**The problem:**
Answer these three questions from the text on memory and the connectome:
1. What is the brain's entire connective structure called?
2. About how many neurons are in a cubic millimetre of brain tissue?
3. What is the total number of synaptic connections said to be?
Page excerpt START
Essentially, this process creates memory, something so fundamental that it unconsciously surfaces in every aspect of our sense of self. Even our unconscious knowledge of movements needed for riding a bike, speaking a word or even walking require memory. Incredibly, hypothermia victims, who have undergone hours of clinical death signified by an absence of both heart and brain activity can achieve a state of full recovery, demonstrating that neural electrical activity alone is not essential for the storage of memory in the brain.
Although there are indeed anatomical regions that appear to serve relatively specific functions, one’s memory is not formed, stored or recalled within the activity of any single brain region. Certain structures, such as the amygdala and the hippocampus, play key roles but trying to find memory in one specific area is simply impossible. It would be like trying to listen to Beethoven’s Fifth but hearing only the strings (duh duh duh, duuuh!). Instead, memory, in its broadest sense, lies in the uniqueness of a brain’s entire connective structure, known as the connectome. The connectome consists of its complete network of neurons and all the connections between them, called synapses. It is argued that, fundamentally, ‘you are your connectome’.
Thus, a key to unlocking the correspondence between the connectome and memory is to elucidate the entire circuitry of the brain. Tracing the wiring at this scale is no easy task when considering the sheer complexity involved. A mere cubic millimetre of brain tissue contains around 50,000 neurons, with an astonishing total of around 130 million synapses, according to some estimates. An entire human brain, however, is more than 1 million cubic millimetres and contains around 86 billion neurons, nearly equivalent with estimates of the number of stars in our galaxy.
The most relevant number is the one representing the total sum of synaptic connections, which comes in at a mind-numbing c100 trillion. Once the possible paths that electrical neural signals can run on across these connections are determined, only then might it be possible to comprehensively know the patterns of activity integral to memory and to subjective experience.
Page excerpt END
Extracted records START
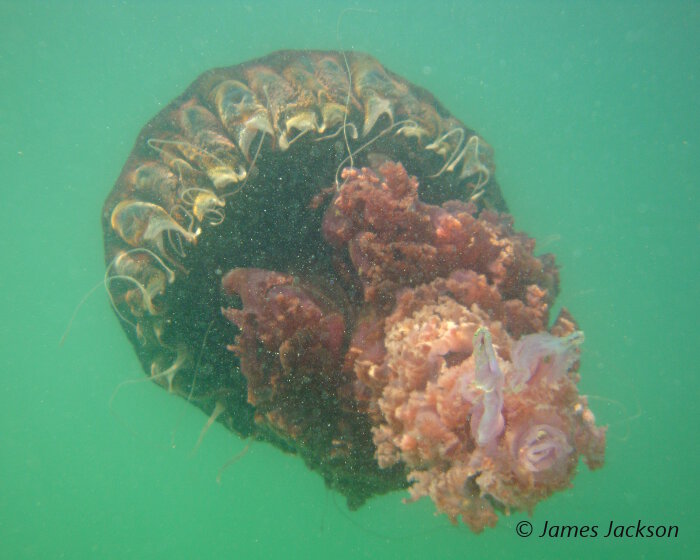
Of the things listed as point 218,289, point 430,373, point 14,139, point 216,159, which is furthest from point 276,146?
point 14,139

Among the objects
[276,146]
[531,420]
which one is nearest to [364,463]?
[531,420]

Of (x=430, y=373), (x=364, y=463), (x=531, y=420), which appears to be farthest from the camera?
(x=364, y=463)

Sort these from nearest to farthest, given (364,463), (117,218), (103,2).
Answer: (364,463), (117,218), (103,2)

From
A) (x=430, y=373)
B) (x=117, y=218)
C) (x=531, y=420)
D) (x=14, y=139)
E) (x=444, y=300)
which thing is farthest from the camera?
(x=14, y=139)

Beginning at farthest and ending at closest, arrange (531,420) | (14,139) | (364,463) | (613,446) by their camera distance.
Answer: (613,446), (14,139), (364,463), (531,420)

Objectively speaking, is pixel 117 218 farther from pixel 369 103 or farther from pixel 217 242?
pixel 369 103

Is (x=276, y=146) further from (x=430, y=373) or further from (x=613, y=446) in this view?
(x=613, y=446)

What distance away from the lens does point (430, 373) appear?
7.95 feet

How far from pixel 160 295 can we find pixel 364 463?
256 cm

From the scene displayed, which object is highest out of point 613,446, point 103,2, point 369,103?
point 103,2

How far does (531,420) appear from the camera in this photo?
6.91ft

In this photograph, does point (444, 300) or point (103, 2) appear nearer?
point (444, 300)

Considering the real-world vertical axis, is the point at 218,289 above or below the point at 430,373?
below

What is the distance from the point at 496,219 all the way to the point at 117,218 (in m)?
Extracted records END
**Reply:**
1. The connectome
2. Around 50,000
3. About 100 trillion